Lorsque les autorités indiennes ont annulé en 2014 le contrat des hélicoptères AgustaWestland, les conséquences ont largement dépassé les faits divers. Les livraisons de torpilles destinées aux sous-marins de classe Scorpène ont été gelées, les modernisations de plus de 20 hélicoptères Sea King ont été suspendues, et un contrat pour un canon naval n’a jamais été signé. Pendant près de dix ans, un scandale de corruption a tenu en otage les relations de défense entre l’Inde et l’Italie.
Aujourd’hui, les deux pays reconstruisent leur partenariat avec des ambitions renforcées. Le point d’orgue récent a eu lieu en mai 2026, lors de la visite du Premier ministre indien Narendra Modi à Rome, où l’Inde et l’Italie ont signé une Feuille de route industrielle de défense définissant leur relation comme un « Partenariat stratégique spécial ».
Ce lien, autrefois marqué par le retrait diplomatique et la suspension des accords, s’impose désormais comme un pilier des stratégies industrielles de défense des deux nations. Mais la portée de cette évolution est difficile à saisir sans comprendre ce que la rupture initiale avait mis au jour. Souvent négligée, la contribution italienne aux achats de défense indiens est en réalité profondément ancrée, en particulier dans la marine indienne. Le scandale AgustaWestland a ainsi révélé l’importance des technologies italiennes embarquées dans ces capacités navales et les coûts élevés d’un conflit d’approvisionnement sur un partenariat stratégique plus large.
Alors que New Delhi et Rome entament une nouvelle phase de coopération axée sur la coproduction, le transfert de technologies et l’intégration industrielle, le défi essentiel n’est plus de restaurer le partenariat, mais d’en assurer la résistance. Les structures institutionnelles qui auraient pu empêcher la rupture passée ne sont toujours pas totalement en place. Mettre en place des mécanismes capables d’isoler la coopération stratégique des différends liés aux contrats d’armement constitue un enseignement clé, nécessitant des actions concrètes telles qu’un canal permanent de résolution des litiges, des seuils clairs de transfert technologique inscrits dans les contrats de coproduction, ou une procédure accélérée dédiée aux acquisitions stratégiques, autant de préalables indispensables aux ambitions partagées.
La contribution italienne aux forces indiennes
Si l’Italie n’est généralement pas comptée parmi les fournisseurs majeurs de défense de l’Inde — qui regroupe surtout la Russie, la France et les États-Unis —, sa technologie est intégrée de manière significative à l’armée indienne, et particulièrement à la marine. Comprendre le partenariat de défense indo-italien commence donc par reconnaître l’étendue des capacités de l’Inde qui reposent sur des systèmes italiens, des sous-ensembles et matériaux avancés jusqu’à des plateformes complètes, comme les canons navals, hélicoptères et torpilles.

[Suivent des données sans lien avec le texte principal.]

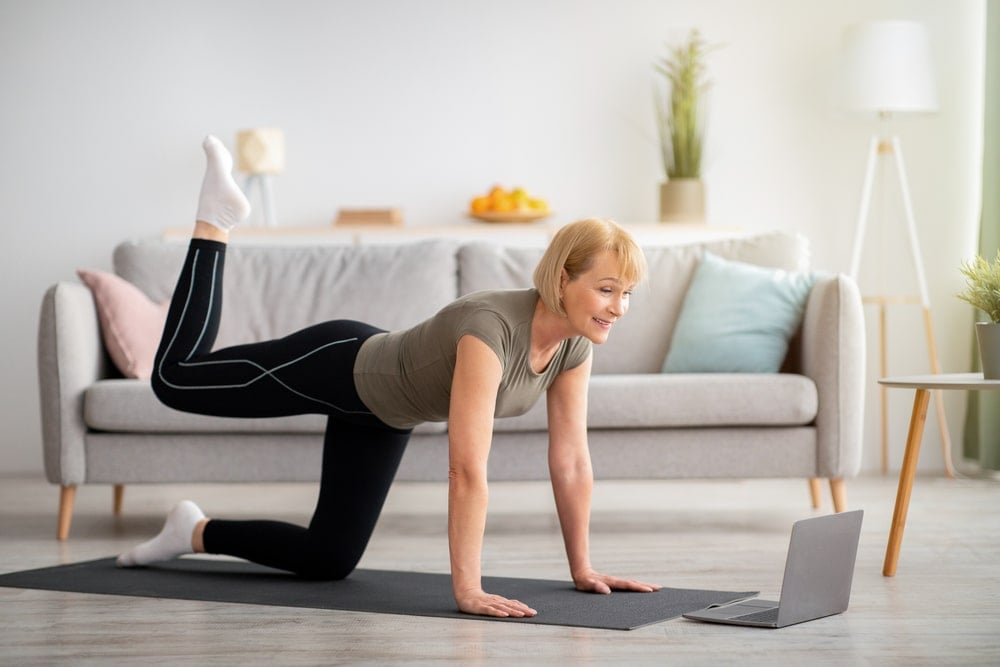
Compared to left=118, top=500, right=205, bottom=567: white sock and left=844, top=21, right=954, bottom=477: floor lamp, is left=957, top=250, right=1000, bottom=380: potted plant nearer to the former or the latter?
left=118, top=500, right=205, bottom=567: white sock

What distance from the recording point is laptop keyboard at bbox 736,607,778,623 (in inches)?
91.9

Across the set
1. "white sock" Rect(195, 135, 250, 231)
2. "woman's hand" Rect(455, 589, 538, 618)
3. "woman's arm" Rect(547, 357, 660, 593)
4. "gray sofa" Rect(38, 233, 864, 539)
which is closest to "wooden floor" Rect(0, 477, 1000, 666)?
"woman's hand" Rect(455, 589, 538, 618)

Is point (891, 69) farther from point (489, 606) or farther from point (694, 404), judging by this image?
point (489, 606)

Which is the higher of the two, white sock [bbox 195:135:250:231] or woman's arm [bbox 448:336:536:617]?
white sock [bbox 195:135:250:231]

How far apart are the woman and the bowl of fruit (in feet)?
7.30

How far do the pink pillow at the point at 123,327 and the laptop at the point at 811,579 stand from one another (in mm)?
2062

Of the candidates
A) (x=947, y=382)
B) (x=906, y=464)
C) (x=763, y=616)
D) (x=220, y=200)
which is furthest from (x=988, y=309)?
(x=220, y=200)

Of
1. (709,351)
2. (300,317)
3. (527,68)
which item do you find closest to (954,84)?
(527,68)

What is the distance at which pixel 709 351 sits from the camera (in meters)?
3.89

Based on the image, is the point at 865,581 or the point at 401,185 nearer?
the point at 865,581

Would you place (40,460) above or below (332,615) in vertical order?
below

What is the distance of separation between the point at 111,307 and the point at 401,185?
6.13 ft

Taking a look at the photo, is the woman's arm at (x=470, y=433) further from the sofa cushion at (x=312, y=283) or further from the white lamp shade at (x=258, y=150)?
the white lamp shade at (x=258, y=150)

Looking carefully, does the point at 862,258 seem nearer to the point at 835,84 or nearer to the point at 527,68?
the point at 835,84
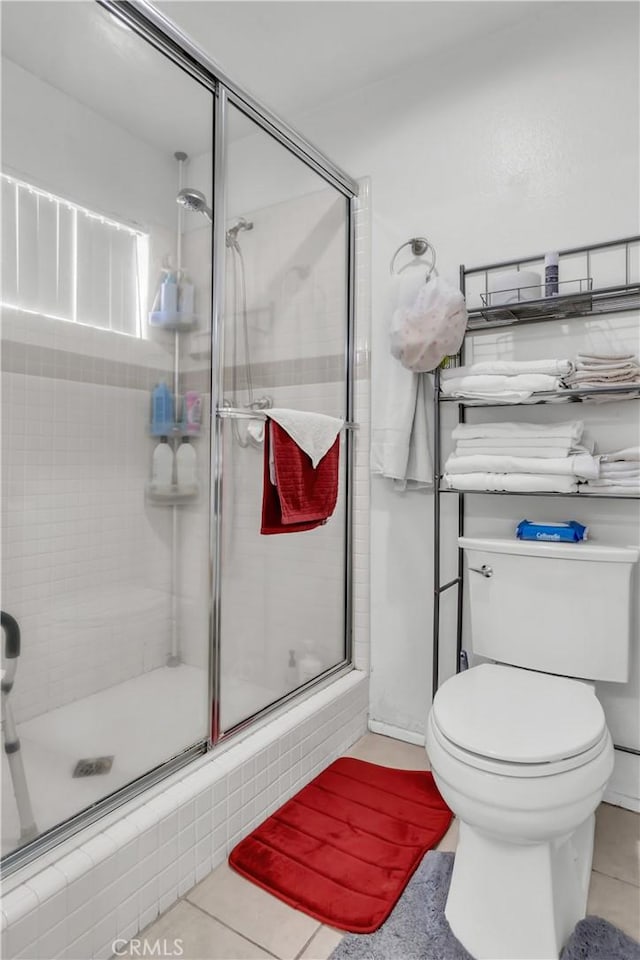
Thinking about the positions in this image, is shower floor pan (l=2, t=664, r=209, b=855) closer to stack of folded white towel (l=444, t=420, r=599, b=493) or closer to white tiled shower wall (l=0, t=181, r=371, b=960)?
white tiled shower wall (l=0, t=181, r=371, b=960)

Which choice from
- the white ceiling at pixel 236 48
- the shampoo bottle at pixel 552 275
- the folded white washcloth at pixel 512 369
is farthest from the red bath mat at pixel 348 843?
the white ceiling at pixel 236 48

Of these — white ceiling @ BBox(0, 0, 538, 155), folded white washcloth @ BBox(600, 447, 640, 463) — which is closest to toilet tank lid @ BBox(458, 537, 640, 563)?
folded white washcloth @ BBox(600, 447, 640, 463)

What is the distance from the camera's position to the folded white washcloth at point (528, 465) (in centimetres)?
162

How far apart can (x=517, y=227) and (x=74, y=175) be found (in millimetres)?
1370

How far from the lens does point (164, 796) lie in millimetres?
1373

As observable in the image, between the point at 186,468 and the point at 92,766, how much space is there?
2.64ft

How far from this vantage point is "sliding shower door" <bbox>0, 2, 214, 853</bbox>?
1399 millimetres

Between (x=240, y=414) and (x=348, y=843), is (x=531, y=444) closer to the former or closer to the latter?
(x=240, y=414)

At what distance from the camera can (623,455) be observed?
5.26 feet

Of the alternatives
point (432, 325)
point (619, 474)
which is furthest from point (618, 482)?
point (432, 325)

Depuis 1994, Odero Terni Orlando, filiale de Finmeccanica (aujourd’hui Leonardo), a licencié la fabrication du canon italien OTO Melara de calibre 76 mm en Inde via Bharat Heavy Electricals Limited. Ce canon, conçu en Italie et utilisé par 60 marines dans le monde, équipe aujourd’hui des dizaines de navires de guerre et bâtiments de la Garde côtière indiens. En novembre 2023, un nouveau contrat de 310 millions de dollars a été attribué à Bharat pour fabriquer 16 versions modernisées de ce canon destinées à de nouveaux navires construits à Garden Reach Shipbuilders & Engineers et Mazagon Dock Shipbuilders.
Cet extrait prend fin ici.